Raghuram Rajan: It has. The worry we have is two-fold. One is excessive confidence. Breeding and complacency. Our time has come. We’re there. And we’ve done everything we need. And we have the ruling party which will take us there. And that’s where I see, perhaps, the lack of a vision. What is there? It can’t be China. Because as you said, China is already there, sitting on the ladder. And if you’re trying to replicate China, be a poor China as we say, that vision is going to lead nowhere very quickly, and lead to disillusion. So, one is to guard against excessive complacency.
The second is really to say that it’s building on the first. If things go business as usual, you will fail. Because you will not have invested in what is the critical asset you need to build up, which is your human character. And if you don’t recognize the fact, that is where you need to put your resources. We will continue trying to get up the manufacturing ladder. A few people will come to India. You will celebrate when Apple builds—says it’s going to build its iPhones in India. But you will stay very low end. You will not move up the value chain. And for India to become rich before it gets old, and it is getting old by around 2050, it has a window about 25 years in which it needs to accelerate through.

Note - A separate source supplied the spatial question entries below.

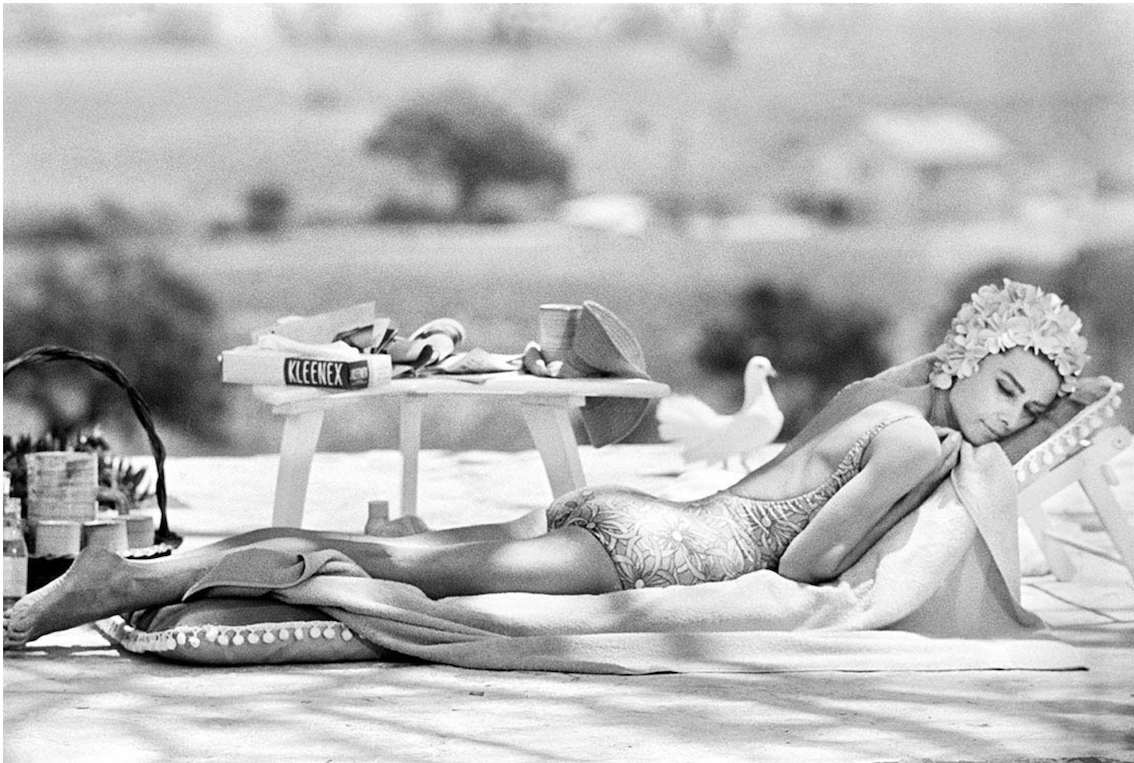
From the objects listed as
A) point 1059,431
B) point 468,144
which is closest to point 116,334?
point 468,144

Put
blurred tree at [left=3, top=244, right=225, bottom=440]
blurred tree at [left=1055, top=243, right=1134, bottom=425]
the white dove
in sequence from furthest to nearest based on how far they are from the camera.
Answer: blurred tree at [left=1055, top=243, right=1134, bottom=425] < blurred tree at [left=3, top=244, right=225, bottom=440] < the white dove

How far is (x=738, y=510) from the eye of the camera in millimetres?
3301

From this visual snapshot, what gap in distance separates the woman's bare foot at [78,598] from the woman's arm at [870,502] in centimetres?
128

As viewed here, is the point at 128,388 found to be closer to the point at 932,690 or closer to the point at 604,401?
the point at 604,401

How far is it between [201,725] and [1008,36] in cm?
585

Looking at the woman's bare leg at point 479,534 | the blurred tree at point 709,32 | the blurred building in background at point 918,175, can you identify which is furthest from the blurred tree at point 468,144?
the woman's bare leg at point 479,534

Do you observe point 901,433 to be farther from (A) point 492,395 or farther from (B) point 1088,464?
(A) point 492,395

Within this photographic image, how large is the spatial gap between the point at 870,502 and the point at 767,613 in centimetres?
30

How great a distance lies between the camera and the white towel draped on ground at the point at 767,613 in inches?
117

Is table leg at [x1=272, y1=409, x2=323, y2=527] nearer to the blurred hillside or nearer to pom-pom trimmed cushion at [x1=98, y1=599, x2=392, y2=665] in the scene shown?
pom-pom trimmed cushion at [x1=98, y1=599, x2=392, y2=665]

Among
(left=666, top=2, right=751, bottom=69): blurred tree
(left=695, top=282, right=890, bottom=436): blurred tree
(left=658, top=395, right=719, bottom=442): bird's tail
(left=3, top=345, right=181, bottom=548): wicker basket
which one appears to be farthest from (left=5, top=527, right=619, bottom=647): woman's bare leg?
(left=695, top=282, right=890, bottom=436): blurred tree

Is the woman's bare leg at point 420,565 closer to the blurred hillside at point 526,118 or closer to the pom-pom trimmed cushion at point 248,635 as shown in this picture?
the pom-pom trimmed cushion at point 248,635

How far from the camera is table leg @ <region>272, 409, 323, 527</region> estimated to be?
3.71m

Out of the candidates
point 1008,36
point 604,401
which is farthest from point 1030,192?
point 604,401
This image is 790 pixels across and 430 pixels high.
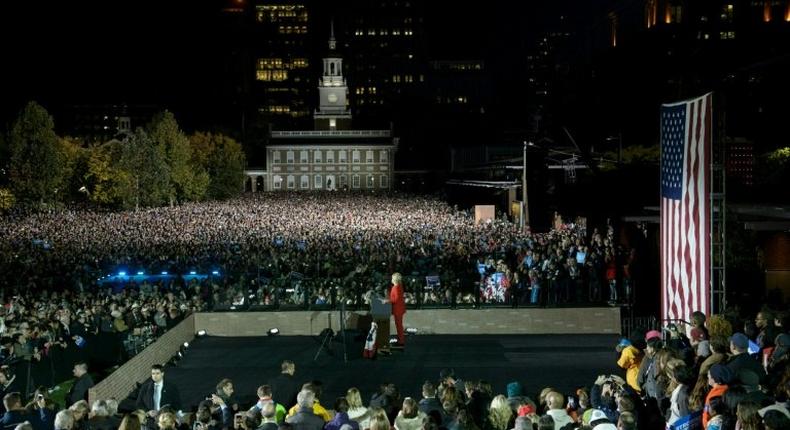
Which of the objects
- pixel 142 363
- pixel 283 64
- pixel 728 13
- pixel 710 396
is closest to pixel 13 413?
pixel 142 363

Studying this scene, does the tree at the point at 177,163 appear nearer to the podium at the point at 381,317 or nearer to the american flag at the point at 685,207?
the podium at the point at 381,317

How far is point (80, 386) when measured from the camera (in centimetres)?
1073

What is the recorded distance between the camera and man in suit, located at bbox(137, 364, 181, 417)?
10258mm

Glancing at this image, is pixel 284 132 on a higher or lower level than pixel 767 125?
higher

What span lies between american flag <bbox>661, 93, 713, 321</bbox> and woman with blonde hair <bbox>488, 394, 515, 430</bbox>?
4.60 meters

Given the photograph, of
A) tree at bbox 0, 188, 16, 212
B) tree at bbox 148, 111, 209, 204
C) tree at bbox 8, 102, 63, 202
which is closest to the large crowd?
tree at bbox 0, 188, 16, 212

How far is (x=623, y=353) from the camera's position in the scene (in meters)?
10.6

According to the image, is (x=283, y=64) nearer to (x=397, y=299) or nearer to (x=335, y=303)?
(x=335, y=303)

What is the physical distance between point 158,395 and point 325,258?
46.7 feet

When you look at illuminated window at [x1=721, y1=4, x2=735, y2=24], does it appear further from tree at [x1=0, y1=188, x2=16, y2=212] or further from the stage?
the stage

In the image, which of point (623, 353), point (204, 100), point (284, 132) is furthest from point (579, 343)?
point (204, 100)

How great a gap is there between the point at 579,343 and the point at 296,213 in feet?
116

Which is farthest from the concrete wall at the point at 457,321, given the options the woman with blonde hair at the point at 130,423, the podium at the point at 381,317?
the woman with blonde hair at the point at 130,423

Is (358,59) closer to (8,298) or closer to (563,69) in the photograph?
→ (563,69)
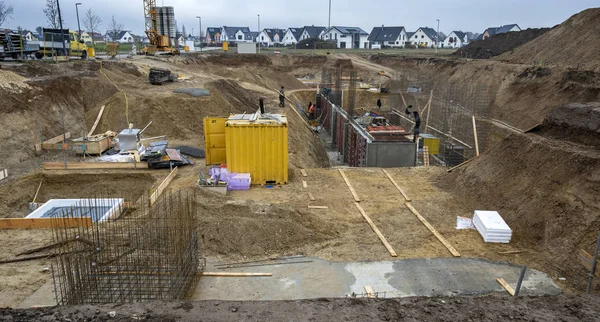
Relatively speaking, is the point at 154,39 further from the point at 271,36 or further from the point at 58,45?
the point at 271,36

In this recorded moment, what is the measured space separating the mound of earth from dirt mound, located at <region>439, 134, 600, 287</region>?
128 feet

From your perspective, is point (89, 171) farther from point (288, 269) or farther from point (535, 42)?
point (535, 42)

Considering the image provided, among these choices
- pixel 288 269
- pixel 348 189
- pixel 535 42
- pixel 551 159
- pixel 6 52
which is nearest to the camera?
pixel 288 269

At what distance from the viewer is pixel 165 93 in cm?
2152

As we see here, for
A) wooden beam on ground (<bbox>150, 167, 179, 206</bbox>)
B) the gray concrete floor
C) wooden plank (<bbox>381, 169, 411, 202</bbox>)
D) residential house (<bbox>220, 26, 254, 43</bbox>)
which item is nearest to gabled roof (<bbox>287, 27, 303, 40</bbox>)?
residential house (<bbox>220, 26, 254, 43</bbox>)

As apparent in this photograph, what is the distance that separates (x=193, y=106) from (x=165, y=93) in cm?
226

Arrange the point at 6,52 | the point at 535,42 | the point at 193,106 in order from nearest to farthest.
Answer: the point at 193,106, the point at 6,52, the point at 535,42

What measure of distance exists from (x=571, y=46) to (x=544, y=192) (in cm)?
2800

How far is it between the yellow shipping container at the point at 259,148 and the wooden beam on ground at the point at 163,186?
6.26ft

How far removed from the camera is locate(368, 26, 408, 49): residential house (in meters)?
92.8

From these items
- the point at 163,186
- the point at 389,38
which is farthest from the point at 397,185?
the point at 389,38

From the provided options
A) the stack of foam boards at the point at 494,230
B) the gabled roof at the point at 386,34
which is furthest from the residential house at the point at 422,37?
the stack of foam boards at the point at 494,230

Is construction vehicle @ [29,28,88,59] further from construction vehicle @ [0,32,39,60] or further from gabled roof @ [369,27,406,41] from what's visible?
gabled roof @ [369,27,406,41]

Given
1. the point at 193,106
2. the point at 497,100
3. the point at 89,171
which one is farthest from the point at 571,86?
the point at 89,171
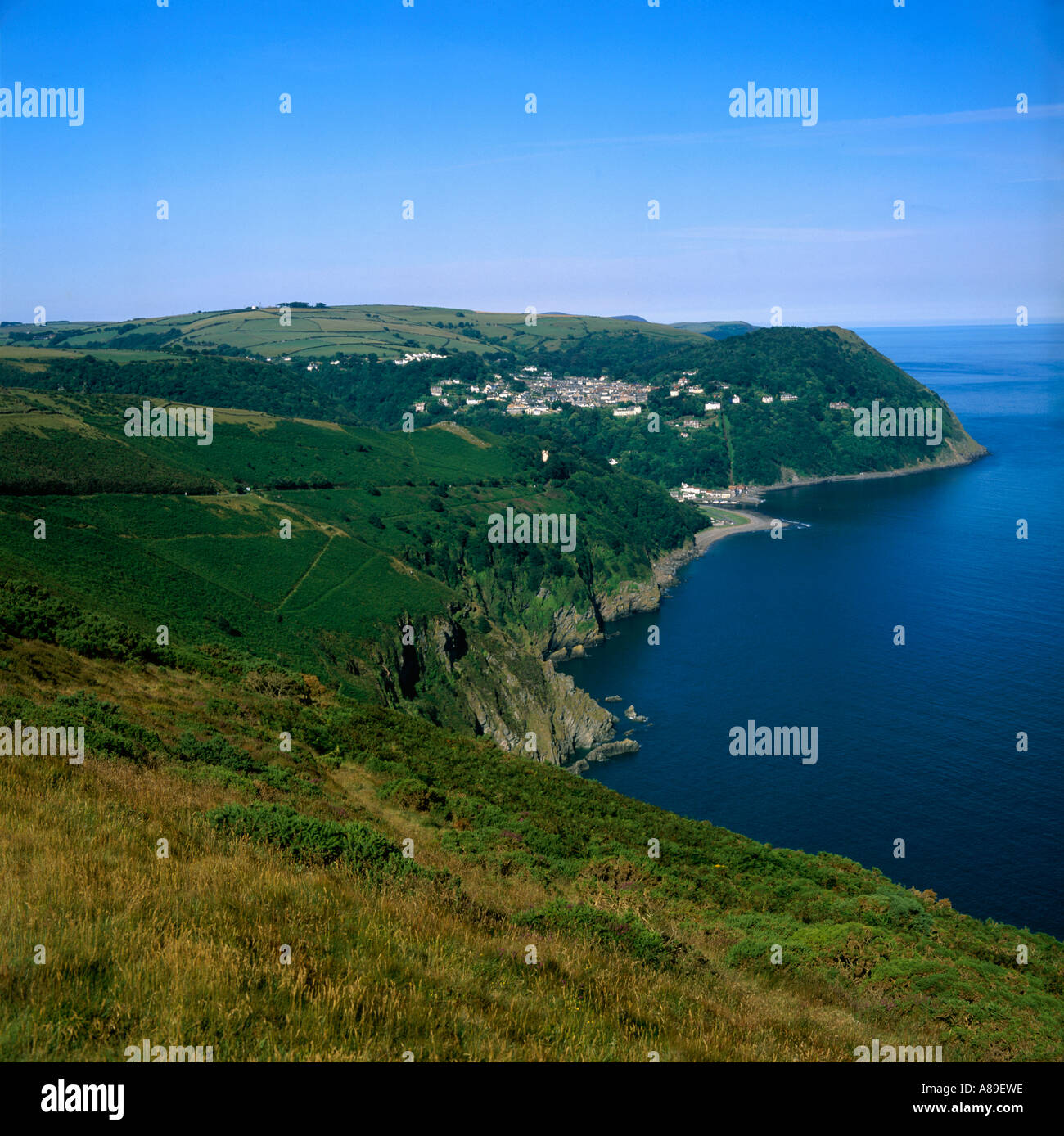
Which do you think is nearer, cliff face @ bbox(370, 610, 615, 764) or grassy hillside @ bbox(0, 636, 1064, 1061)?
grassy hillside @ bbox(0, 636, 1064, 1061)

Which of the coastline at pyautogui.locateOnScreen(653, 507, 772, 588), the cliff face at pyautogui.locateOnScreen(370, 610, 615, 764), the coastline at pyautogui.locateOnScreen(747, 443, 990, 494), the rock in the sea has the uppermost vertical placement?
the coastline at pyautogui.locateOnScreen(747, 443, 990, 494)

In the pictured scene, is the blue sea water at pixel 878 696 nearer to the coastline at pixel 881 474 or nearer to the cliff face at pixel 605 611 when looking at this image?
the cliff face at pixel 605 611

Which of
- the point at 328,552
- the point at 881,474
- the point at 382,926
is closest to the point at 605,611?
the point at 328,552

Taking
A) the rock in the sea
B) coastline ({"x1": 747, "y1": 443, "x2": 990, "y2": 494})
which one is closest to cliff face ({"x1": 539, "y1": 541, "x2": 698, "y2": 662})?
the rock in the sea

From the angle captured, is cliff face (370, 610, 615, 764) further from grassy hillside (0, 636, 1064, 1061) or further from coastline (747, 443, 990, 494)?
coastline (747, 443, 990, 494)

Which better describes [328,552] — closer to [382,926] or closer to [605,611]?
[605,611]
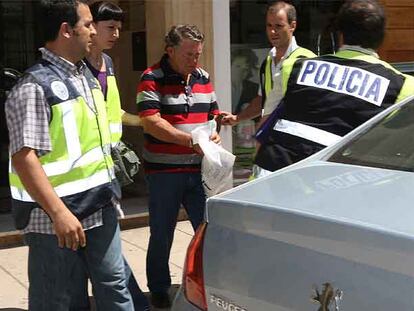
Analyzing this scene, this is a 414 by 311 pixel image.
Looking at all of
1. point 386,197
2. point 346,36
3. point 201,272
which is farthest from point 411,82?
point 201,272

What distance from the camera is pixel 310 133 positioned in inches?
128

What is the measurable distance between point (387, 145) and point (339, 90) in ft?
1.70

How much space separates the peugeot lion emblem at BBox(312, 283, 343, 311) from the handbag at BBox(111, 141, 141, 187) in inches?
80.8

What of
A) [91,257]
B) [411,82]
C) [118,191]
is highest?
[411,82]

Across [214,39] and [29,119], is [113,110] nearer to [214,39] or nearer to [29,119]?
[29,119]

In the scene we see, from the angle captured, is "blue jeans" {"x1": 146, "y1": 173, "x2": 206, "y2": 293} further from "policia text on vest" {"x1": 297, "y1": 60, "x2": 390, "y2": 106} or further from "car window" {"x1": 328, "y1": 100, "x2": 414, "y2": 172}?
"car window" {"x1": 328, "y1": 100, "x2": 414, "y2": 172}

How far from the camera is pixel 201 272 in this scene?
236cm

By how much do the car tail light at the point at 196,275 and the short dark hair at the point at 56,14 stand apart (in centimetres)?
112

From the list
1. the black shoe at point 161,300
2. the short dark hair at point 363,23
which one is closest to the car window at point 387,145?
the short dark hair at point 363,23

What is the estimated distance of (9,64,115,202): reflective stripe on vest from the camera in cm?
286

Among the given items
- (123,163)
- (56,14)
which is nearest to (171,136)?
(123,163)

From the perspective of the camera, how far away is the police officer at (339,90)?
3164 mm

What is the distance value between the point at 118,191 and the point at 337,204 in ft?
4.70

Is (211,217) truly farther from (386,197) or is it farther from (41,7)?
(41,7)
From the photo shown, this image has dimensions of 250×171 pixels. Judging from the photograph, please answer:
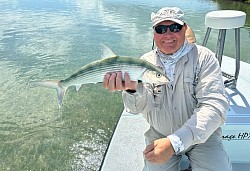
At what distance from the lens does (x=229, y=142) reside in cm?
256

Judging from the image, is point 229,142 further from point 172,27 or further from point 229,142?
point 172,27

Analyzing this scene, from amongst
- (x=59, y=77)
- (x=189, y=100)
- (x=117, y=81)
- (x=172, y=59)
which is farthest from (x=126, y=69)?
(x=59, y=77)

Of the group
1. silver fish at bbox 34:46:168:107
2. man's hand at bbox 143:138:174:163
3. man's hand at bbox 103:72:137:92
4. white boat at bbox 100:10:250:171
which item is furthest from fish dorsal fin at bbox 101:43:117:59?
white boat at bbox 100:10:250:171

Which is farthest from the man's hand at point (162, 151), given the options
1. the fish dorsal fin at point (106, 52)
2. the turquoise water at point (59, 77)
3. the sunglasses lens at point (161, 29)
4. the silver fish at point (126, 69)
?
the turquoise water at point (59, 77)

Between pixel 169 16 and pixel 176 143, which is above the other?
pixel 169 16

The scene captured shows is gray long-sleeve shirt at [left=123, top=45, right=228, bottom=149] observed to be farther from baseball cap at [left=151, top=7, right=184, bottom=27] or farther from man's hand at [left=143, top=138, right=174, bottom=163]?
baseball cap at [left=151, top=7, right=184, bottom=27]

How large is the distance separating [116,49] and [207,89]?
668 centimetres

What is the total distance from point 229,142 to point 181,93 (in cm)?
85

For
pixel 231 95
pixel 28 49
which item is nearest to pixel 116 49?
pixel 28 49

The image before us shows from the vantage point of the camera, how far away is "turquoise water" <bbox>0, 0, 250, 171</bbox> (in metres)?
3.83

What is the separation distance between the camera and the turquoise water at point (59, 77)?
12.6ft

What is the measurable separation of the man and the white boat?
0.33 meters

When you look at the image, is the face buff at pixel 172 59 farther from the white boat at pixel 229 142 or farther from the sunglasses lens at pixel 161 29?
the white boat at pixel 229 142

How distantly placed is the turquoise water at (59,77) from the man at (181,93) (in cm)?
172
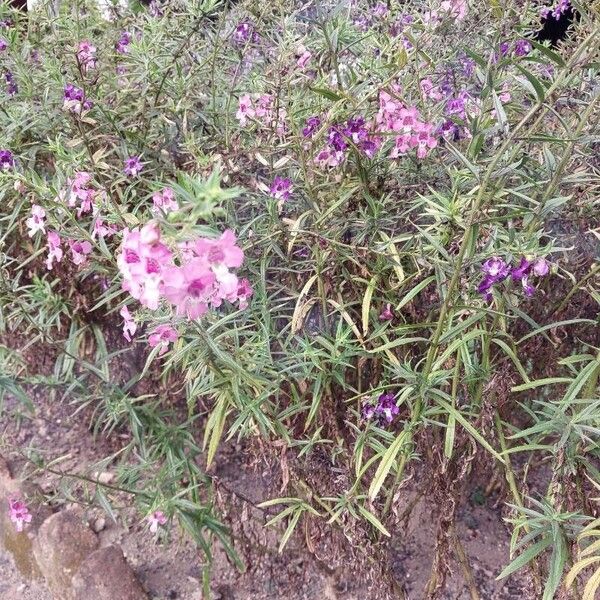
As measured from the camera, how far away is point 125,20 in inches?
95.5

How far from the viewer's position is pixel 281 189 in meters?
1.68

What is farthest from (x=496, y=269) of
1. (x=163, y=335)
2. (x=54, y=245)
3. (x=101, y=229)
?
(x=54, y=245)

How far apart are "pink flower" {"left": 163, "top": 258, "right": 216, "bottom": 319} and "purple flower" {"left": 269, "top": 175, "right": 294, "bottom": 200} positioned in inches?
27.9

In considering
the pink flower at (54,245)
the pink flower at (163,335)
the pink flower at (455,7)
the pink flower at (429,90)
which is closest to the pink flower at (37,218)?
the pink flower at (54,245)

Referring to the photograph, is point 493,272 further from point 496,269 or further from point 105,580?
point 105,580

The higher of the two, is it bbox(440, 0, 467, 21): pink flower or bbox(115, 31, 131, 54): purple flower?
bbox(440, 0, 467, 21): pink flower

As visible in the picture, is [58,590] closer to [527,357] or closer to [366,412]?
[366,412]

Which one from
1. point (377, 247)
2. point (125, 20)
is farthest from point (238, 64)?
point (377, 247)

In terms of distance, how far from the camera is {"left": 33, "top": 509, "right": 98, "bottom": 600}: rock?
2.19m

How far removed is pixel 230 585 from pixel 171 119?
60.3 inches

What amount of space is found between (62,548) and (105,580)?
0.21m

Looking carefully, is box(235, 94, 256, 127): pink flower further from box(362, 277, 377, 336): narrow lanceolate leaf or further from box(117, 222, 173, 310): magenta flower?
box(117, 222, 173, 310): magenta flower

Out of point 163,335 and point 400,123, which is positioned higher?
point 400,123

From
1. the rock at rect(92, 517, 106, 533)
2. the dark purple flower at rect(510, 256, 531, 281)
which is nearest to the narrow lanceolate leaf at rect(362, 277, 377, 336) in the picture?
the dark purple flower at rect(510, 256, 531, 281)
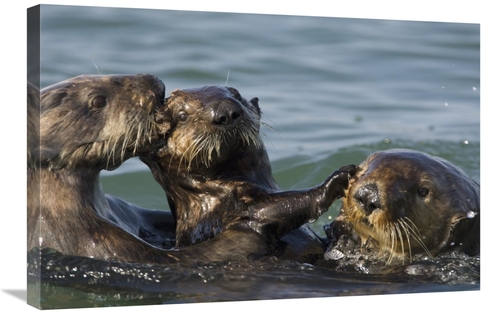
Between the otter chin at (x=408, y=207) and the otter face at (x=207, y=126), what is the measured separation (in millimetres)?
867

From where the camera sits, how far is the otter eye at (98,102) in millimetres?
6641

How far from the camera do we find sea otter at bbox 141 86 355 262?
6.80 meters

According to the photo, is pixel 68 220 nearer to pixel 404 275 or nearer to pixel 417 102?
pixel 404 275

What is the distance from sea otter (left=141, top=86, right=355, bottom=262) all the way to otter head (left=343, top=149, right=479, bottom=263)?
23cm

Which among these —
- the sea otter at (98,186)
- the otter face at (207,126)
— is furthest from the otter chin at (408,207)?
the otter face at (207,126)

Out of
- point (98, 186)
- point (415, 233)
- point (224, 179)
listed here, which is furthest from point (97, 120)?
point (415, 233)

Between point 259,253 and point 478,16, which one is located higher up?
point 478,16

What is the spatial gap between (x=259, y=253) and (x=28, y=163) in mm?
1655

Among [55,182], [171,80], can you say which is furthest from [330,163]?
[55,182]

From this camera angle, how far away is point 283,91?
518 inches

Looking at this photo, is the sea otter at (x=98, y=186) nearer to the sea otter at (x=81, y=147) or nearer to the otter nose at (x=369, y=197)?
the sea otter at (x=81, y=147)

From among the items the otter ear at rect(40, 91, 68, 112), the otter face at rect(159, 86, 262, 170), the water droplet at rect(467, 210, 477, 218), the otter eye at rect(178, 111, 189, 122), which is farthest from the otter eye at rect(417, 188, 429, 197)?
the otter ear at rect(40, 91, 68, 112)

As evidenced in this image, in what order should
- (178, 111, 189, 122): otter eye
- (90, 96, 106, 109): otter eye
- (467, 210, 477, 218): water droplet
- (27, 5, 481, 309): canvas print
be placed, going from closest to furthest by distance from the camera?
(27, 5, 481, 309): canvas print < (90, 96, 106, 109): otter eye < (467, 210, 477, 218): water droplet < (178, 111, 189, 122): otter eye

And so, in this book, what we offer is a large number of examples of how India can do things right. But that is not to say those examples reflect the norm. They reflect the outliers. What is possible. And what India has to do is make it more that the norm reflects those outliers. There are states in India which have healthcare, which approximates a high second world, almost first world level. And there are states in India which have healthcare, which approximate the worst outcomes in sub-Saharan Africa.
And so, what we need to do is win business jobs and ensure best practices across the board. How do we do that? How do we shake ourselves up and say, “We need a new path”? And that will not happen unless we recognize where we need to go, and how we need to get there. This book is, in some sense, a wake-up call. India is capable of a lot but needs to recognize that it needs to do its homework. And the greatest danger for India is chest thumping nationalists who say, “We’ve arrived, and all we need to do is collect the rewards.”
Hugo Scott-Gall: That’s a great place to finish. So, I want to say thank you for coming on the show. Thank you very much. It’s been great, and a pleasure, and a treat to have you.
Raghuram Rajan: Thank you for having me.